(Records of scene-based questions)
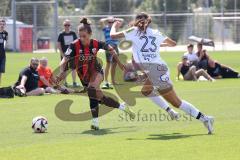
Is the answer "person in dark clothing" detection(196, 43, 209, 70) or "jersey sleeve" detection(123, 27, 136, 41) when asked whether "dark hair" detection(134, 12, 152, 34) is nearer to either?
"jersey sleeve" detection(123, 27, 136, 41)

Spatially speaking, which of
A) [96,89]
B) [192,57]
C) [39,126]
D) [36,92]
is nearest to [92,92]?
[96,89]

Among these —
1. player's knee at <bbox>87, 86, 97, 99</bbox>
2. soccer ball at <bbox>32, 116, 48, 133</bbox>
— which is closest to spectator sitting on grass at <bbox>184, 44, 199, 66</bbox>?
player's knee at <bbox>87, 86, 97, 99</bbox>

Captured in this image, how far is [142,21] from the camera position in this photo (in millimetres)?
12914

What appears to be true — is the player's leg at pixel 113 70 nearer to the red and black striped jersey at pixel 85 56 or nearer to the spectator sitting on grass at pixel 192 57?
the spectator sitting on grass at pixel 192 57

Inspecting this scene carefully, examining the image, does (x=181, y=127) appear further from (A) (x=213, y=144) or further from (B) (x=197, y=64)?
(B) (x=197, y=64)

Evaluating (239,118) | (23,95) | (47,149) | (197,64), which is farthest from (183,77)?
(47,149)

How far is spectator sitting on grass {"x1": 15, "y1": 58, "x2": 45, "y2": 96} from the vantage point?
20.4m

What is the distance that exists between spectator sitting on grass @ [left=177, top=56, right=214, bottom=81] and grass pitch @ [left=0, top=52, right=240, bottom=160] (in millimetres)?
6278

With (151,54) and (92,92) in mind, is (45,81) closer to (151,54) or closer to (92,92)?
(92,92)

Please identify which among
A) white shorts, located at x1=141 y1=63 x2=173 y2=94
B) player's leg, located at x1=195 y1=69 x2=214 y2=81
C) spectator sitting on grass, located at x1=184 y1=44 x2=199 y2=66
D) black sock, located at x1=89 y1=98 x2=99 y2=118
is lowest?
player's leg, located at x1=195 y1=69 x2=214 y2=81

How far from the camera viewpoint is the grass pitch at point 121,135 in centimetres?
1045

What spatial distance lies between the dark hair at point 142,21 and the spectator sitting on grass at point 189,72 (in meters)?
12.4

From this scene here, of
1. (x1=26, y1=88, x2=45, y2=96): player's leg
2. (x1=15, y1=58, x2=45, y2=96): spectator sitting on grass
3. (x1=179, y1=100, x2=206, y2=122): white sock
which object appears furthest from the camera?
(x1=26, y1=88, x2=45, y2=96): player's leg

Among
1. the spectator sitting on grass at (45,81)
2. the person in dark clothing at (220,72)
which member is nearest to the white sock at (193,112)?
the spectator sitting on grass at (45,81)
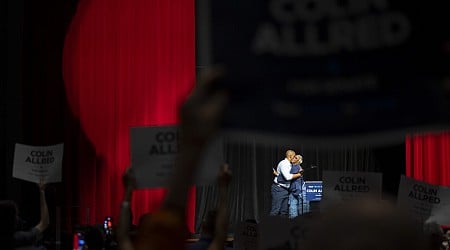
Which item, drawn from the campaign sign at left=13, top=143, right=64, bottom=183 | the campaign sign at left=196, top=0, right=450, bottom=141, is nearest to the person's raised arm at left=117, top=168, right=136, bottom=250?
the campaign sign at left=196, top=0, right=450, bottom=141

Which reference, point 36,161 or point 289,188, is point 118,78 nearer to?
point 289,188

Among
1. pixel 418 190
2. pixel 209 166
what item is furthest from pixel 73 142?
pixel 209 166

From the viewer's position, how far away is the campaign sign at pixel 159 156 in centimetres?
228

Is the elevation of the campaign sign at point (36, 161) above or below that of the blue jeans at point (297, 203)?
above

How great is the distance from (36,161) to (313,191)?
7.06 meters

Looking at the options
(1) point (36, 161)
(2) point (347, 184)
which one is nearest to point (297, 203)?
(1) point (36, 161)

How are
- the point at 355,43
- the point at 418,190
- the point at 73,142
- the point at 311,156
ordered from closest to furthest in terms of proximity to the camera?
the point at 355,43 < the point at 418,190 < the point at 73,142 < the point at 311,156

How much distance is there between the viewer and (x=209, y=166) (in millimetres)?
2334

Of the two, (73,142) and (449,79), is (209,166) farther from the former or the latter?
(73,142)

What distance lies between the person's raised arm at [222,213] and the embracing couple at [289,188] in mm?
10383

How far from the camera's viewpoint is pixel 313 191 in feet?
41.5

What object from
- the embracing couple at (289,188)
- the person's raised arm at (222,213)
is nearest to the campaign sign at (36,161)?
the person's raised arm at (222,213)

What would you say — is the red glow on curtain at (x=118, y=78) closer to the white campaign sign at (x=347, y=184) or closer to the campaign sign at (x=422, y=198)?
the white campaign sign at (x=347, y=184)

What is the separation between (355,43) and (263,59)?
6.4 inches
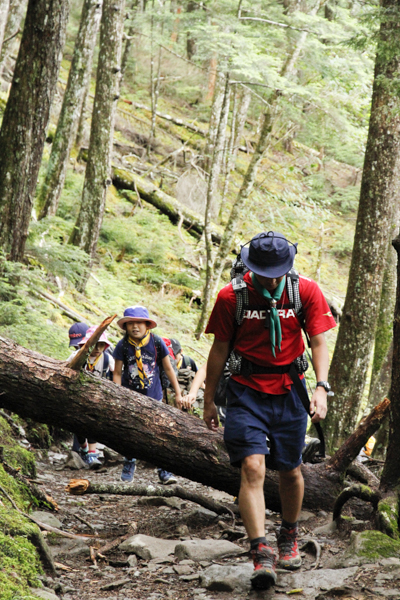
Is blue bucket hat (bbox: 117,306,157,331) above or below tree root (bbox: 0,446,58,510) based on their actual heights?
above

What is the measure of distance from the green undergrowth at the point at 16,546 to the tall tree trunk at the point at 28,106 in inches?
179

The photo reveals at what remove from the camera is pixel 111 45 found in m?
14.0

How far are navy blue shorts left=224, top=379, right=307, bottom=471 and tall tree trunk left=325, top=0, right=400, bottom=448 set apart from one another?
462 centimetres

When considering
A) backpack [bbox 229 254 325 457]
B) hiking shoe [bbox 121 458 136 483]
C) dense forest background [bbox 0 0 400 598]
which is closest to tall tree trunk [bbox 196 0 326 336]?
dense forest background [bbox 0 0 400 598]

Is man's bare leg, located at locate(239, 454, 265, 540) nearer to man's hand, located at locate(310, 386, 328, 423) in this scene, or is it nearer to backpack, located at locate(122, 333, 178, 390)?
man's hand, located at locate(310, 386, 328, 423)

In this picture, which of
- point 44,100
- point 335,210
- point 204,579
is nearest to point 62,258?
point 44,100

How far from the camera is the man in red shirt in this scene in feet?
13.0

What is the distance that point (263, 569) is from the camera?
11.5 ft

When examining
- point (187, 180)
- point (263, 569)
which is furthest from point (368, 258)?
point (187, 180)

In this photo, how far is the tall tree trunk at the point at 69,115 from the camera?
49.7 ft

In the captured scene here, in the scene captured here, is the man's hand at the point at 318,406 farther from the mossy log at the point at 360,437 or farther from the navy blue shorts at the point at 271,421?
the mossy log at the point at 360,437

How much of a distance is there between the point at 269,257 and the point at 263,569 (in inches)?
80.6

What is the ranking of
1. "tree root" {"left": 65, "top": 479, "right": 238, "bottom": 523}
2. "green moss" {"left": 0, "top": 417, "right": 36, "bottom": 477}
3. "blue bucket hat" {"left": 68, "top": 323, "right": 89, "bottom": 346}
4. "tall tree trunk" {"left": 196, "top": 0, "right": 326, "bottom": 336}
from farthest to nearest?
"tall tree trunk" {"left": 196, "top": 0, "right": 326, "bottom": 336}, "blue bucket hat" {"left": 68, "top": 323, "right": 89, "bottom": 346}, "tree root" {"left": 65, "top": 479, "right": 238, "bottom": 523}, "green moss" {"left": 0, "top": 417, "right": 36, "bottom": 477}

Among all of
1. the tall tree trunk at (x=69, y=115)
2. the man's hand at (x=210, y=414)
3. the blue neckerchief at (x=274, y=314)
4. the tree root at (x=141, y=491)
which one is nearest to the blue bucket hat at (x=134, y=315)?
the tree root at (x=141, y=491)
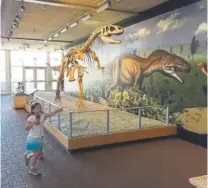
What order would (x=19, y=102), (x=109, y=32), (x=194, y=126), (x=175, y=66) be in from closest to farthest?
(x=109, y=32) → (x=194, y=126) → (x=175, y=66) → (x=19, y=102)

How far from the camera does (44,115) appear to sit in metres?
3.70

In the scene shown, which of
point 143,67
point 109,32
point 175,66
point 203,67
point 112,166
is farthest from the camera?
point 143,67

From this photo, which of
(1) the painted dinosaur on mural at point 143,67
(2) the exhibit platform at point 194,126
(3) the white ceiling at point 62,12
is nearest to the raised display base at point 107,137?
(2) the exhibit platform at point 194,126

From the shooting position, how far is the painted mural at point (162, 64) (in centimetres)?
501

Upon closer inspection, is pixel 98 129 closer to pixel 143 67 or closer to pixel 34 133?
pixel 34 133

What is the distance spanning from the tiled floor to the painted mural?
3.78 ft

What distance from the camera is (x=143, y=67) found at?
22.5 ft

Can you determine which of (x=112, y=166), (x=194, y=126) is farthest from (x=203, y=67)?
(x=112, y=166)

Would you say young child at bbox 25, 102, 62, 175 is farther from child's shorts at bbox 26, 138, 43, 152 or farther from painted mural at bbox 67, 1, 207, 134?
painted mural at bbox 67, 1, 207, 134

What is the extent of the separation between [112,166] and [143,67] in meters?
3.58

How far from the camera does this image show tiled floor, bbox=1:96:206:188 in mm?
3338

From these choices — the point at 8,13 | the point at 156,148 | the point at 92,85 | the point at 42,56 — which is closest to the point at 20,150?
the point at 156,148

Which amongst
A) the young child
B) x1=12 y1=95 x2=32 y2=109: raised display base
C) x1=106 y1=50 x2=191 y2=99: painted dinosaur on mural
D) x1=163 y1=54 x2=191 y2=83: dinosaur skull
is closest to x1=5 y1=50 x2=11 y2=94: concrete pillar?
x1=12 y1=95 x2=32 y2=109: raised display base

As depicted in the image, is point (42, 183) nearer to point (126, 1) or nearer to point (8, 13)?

**Instruction**
Only the lines from the one holding "From the shooting" through the end of the listing should be given again, exactly and with both ends included.

**Finished task**
From the shooting position, how far is the painted mural at point (162, 64) (in centimetres)?
501

Upon closer inspection, is pixel 98 129 closer to pixel 143 67 or closer to pixel 34 133?
pixel 34 133

What is the distance spanning from the tiled floor to the painted mural?
3.78 ft

What distance from the camera is (x=143, y=67) found at?
22.5 ft

Can you determine which of (x=112, y=166), (x=194, y=126) is farthest from (x=203, y=67)?
(x=112, y=166)

Would you say young child at bbox 25, 102, 62, 175 is farther from child's shorts at bbox 26, 138, 43, 152 or farther from painted mural at bbox 67, 1, 207, 134?
painted mural at bbox 67, 1, 207, 134

What is the extent of the separation between [112,166] and [143,67] in meters?
3.58

How far from the camera does this image show tiled floor, bbox=1:96:206:188 in mm?
3338

From these choices — the point at 8,13 | the point at 156,148 | the point at 92,85 | the point at 42,56 — which is closest to the point at 20,150?
the point at 156,148

Which amongst
A) the young child
B) x1=12 y1=95 x2=32 y2=109: raised display base
C) x1=106 y1=50 x2=191 y2=99: painted dinosaur on mural
D) x1=163 y1=54 x2=191 y2=83: dinosaur skull
is closest to x1=5 y1=50 x2=11 y2=94: concrete pillar?
x1=12 y1=95 x2=32 y2=109: raised display base

As depicted in the image, is point (42, 183) nearer to point (126, 1) or nearer to point (8, 13)?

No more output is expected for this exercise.